There’s a great tradition of garbage art, from Kurt Schwitters’s collage and assemblage works and the Situationists’ reconfigurations of trash culture to Rachel Harrison’s and Isa Genzken’s brilliantly mean-spirited monuments to the nastiness of late capitalism. And then there’s Dave Hardy, whose formal, poetic coordinates within this realm fall rather elegantly between Apollonian facture and unadulterated abjection.
Hardy’s primary materials for his works are scavenged panels of glass and cast-off chunks of cheap, desiccated furniture foam (think the appointments of an especially low-budget porn or fittings of a local welfare office). The foam is dipped into cement and manipulated into lugubrious, voluptuous folds and fleshy mounds that call to mind both the contrapposto of classical figurative statuary and heaps of modernist sculpture gone to seed. Hardy’s materials are precariously leaned and balanced— connective supports being virtually absent, rather clever feats of engineering and careful uses of gravity keep these works hanging solidly together.

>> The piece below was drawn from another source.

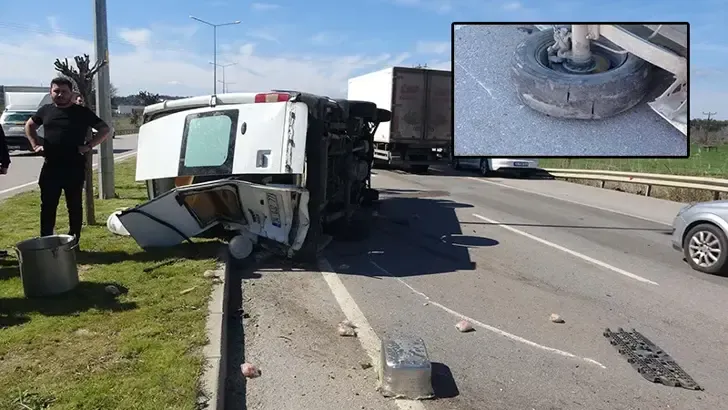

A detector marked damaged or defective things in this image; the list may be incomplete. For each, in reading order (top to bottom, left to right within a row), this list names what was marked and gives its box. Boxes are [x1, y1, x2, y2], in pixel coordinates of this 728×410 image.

broken vehicle part [128, 91, 390, 262]
broken vehicle part [604, 326, 700, 390]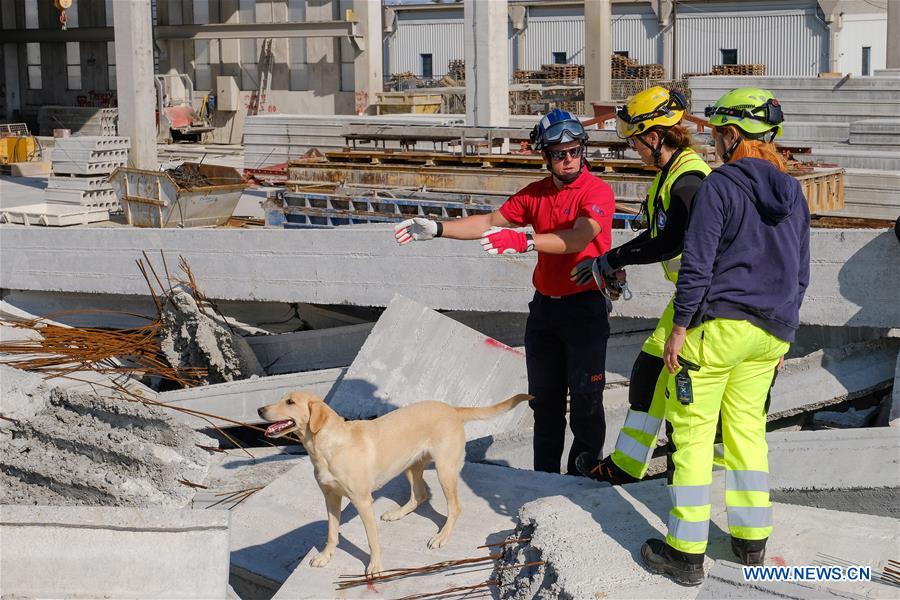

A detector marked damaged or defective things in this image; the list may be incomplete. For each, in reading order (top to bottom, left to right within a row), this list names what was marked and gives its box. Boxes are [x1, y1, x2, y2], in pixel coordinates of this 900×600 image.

There’s also a pathos that imbues this family of sculptures—one can feel its spirit most acutely in the various bits of homely detritus embedded in the works’ surfaces. It’s in the dumb pretzel or shitty glue stick dangling from Destiny (all works 2014); the disused car lighter that was surely culled from some sad stripe of Honda circa 1982 (Lighghts); or that feeble erection of pink pencil jutting out of Cutout. It’s these seemingly off-the-cuff applications of little junk that heighten the vulnerability of these works, like knives into a fairy-tale beast, and cause the obdurate “thingness” of Hardy’s objects to melt here and there into moments of broken love and tenderness.